Private Rent Houses | Buy to Let Investment: UK Rental Boom vs US
http://bit.ly/ORY7ko
The closeness of relations between the US and UK depends on the government of the day and the feelings of the public, but it is hard to miss the similarities between the two in the recent bust and now in the subsequent rental booms. To sum up, the banking sectors of both countries were at the heart of their crashes. When sub-prime borrowers began defaulting en-mass and house prices started to fall, banks on both sides of the Atlantic were crippled and overwhelmed by the amount of bad debt and properties that needed to be repossessed. cheap letting agent In both countries the aftermath of this has been a rental boom, as thousands of additional renters have been added to the market because they can’t get mortgages and/or have lost their home to repossession. Therefore, buy to let investors are capitalising on the rental booms in both the US and the UK, but which boom is best? I am going to have to say the US. This is because more because the buying opportunities are better than perhaps the yields. In the UK house prices started falling properly in 2007, they fell by about 20% then in 2009 they started rising again. They rose about 6% between April 2009 and April 2010 leaving the overall average decline at about 14%. Since then prices in the UK have generally stagnated at about the same level. Meanwhile in the US, prices started falling in 2006 and have generally kept falling ever since (with some regional exceptions) fuelled by the continued repossession problem. According to the S&P Case/Shiller index house prices have fallen 34% since 2006, but if you adjust for inflation the drop is more like 40%.
http://bit.ly/ORY7ko
The closeness of relations between the US and UK depends on the government of the day and the feelings of the public, but it is hard to miss the similarities between the two in the recent bust and now in the subsequent rental booms. To sum up, the banking sectors of both countries were at the heart of their crashes.
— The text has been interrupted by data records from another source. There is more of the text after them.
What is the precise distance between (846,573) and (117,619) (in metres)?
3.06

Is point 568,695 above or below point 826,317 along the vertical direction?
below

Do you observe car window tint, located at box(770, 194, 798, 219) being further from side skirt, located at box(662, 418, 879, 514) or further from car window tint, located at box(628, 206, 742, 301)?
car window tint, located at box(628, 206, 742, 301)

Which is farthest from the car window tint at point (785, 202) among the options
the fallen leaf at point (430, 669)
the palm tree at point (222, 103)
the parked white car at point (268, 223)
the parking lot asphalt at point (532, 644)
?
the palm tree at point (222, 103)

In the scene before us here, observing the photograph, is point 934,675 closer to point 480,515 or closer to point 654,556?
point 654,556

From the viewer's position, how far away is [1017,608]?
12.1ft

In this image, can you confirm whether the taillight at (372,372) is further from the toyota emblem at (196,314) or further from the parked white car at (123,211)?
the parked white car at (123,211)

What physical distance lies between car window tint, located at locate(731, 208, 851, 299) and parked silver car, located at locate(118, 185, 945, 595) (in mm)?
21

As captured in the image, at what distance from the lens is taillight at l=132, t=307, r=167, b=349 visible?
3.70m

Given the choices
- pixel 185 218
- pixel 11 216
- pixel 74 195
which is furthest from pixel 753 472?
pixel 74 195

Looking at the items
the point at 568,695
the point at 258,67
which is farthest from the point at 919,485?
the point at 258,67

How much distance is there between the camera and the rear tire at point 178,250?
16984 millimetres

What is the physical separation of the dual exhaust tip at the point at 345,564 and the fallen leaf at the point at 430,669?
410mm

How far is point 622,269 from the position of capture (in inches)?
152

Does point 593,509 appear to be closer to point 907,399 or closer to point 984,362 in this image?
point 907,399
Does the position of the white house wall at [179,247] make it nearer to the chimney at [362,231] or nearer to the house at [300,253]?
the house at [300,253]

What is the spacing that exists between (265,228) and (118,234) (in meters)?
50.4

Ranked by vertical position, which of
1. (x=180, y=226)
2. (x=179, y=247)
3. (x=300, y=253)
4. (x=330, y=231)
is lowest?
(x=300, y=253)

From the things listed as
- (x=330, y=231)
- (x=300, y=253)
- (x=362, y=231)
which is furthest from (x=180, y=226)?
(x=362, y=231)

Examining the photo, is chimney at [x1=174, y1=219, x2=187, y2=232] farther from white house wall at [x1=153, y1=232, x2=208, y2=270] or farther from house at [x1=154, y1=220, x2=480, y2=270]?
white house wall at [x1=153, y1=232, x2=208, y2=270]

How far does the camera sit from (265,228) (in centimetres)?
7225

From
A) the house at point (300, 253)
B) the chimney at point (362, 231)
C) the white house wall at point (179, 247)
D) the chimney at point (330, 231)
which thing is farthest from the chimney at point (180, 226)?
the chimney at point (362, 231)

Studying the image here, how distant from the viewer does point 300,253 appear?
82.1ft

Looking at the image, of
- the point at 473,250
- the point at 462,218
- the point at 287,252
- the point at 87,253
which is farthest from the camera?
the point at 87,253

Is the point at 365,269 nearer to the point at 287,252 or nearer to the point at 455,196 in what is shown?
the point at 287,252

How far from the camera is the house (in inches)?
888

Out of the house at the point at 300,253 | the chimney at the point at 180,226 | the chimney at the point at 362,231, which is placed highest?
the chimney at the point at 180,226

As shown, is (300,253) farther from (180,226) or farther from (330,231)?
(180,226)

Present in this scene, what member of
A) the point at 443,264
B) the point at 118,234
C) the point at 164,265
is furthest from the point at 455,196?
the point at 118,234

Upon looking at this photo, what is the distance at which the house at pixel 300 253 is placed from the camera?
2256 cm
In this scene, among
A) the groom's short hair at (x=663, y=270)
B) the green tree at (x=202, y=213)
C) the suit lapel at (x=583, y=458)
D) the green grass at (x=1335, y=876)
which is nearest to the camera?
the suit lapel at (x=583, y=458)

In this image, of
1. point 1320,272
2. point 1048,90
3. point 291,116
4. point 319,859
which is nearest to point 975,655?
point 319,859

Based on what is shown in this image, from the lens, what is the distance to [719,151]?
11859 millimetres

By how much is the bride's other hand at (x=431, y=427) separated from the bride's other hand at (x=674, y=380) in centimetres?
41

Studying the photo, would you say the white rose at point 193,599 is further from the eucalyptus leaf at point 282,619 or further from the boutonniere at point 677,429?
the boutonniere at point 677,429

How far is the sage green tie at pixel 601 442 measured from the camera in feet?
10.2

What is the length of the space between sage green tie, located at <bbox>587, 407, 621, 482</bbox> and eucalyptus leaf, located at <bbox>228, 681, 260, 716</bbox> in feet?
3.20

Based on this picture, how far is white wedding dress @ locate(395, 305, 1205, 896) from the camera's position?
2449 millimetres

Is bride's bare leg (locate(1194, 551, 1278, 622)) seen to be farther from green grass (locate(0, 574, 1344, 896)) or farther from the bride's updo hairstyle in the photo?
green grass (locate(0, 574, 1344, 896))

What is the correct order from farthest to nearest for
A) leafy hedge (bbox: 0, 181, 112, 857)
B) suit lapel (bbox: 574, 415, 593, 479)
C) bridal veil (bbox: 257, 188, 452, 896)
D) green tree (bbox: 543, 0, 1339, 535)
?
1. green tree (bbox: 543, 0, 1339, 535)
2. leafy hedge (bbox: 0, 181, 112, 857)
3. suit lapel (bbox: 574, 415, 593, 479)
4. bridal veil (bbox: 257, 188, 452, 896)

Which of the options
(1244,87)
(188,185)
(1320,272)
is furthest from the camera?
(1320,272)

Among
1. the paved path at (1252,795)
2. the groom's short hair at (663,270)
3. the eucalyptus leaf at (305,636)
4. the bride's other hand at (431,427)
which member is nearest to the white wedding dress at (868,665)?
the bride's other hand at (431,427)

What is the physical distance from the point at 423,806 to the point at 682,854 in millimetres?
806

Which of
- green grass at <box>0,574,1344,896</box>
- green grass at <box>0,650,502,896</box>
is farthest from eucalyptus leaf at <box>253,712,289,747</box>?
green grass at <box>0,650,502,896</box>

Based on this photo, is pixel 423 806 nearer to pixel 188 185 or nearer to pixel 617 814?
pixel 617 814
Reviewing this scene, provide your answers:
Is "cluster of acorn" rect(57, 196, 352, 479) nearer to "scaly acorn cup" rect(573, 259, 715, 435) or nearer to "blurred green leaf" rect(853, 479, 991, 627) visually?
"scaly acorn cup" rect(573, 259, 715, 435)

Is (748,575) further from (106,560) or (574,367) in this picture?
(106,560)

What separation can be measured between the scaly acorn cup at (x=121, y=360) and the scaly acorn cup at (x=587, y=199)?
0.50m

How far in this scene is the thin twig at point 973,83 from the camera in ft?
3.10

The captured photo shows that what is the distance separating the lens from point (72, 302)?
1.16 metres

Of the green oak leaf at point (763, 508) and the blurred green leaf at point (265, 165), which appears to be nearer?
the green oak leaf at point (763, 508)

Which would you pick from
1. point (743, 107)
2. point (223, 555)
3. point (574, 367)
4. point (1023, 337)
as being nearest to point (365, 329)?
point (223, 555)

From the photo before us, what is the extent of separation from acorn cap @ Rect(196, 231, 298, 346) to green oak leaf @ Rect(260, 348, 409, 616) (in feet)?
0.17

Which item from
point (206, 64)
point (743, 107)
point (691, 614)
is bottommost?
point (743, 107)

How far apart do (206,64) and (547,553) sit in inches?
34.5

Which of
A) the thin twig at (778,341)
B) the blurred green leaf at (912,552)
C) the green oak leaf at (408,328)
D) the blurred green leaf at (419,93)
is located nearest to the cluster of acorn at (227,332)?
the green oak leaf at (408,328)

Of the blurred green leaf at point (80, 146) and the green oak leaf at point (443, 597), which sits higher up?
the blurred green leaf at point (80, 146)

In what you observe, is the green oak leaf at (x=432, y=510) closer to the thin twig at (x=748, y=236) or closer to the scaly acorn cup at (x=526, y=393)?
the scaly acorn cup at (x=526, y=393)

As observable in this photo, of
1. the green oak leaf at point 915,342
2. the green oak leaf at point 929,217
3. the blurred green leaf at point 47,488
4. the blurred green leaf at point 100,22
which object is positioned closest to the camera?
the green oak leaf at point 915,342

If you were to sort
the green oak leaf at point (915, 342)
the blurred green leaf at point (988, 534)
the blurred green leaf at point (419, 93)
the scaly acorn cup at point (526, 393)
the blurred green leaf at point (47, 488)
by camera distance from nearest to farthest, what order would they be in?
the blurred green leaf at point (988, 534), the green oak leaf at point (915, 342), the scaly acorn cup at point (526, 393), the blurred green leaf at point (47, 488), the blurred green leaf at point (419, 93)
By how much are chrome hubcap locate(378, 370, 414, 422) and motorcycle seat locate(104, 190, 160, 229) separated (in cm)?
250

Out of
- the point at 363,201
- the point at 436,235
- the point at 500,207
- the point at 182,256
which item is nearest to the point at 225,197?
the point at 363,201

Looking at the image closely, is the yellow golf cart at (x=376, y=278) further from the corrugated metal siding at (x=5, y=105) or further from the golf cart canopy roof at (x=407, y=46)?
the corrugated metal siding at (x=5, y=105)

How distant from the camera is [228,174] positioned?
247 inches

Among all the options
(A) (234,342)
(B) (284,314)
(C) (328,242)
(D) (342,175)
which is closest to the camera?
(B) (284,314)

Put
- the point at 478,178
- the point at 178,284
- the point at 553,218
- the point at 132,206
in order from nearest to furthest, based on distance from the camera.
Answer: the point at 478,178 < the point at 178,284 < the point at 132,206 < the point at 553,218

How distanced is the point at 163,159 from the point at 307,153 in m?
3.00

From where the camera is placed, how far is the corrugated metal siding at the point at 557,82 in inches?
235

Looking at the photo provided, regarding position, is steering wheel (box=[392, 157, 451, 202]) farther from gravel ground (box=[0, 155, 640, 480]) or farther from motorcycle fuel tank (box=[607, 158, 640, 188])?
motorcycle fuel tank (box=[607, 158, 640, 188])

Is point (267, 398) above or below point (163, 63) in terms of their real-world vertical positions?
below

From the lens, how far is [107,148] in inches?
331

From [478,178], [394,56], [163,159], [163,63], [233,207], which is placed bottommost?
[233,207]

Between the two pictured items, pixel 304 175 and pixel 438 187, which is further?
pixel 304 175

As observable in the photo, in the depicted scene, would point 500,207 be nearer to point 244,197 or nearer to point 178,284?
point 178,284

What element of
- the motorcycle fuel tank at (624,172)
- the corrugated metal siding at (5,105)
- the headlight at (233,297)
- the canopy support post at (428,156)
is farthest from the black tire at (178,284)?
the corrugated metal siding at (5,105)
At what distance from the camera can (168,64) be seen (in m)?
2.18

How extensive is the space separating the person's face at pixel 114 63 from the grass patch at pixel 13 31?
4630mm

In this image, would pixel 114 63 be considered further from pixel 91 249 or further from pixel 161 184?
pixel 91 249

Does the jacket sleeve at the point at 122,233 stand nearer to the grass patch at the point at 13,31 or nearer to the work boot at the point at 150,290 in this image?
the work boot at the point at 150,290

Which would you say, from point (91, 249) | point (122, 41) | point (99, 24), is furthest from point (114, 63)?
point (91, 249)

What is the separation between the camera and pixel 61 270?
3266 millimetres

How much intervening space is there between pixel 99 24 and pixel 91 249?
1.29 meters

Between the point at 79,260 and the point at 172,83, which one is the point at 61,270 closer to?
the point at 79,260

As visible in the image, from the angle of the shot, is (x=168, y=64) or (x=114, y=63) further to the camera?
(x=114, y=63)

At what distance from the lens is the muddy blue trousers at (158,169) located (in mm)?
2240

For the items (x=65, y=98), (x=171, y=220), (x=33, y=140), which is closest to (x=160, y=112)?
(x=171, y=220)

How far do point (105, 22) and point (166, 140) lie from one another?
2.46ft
When sub-prime borrowers began defaulting en-mass and house prices started to fall, banks on both sides of the Atlantic were crippled and overwhelmed by the amount of bad debt and properties that needed to be repossessed. cheap letting agent In both countries the aftermath of this has been a rental boom, as thousands of additional renters have been added to the market because they can’t get mortgages and/or have lost their home to repossession. Therefore, buy to let investors are capitalising on the rental booms in both the US and the UK, but which boom is best? I am going to have to say the US. This is because more because the buying opportunities are better than perhaps the yields. In the UK house prices started falling properly in 2007, they fell by about 20% then in 2009 they started rising again. They rose about 6% between April 2009 and April 2010 leaving the overall average decline at about 14%. Since then prices in the UK have generally stagnated at about the same level. Meanwhile in the US, prices started falling in 2006 and have generally kept falling ever since (with some regional exceptions) fuelled by the continued repossession problem. According to the S&P Case/Shiller index house prices have fallen 34% since 2006, but if you adjust for inflation the drop is more like 40%.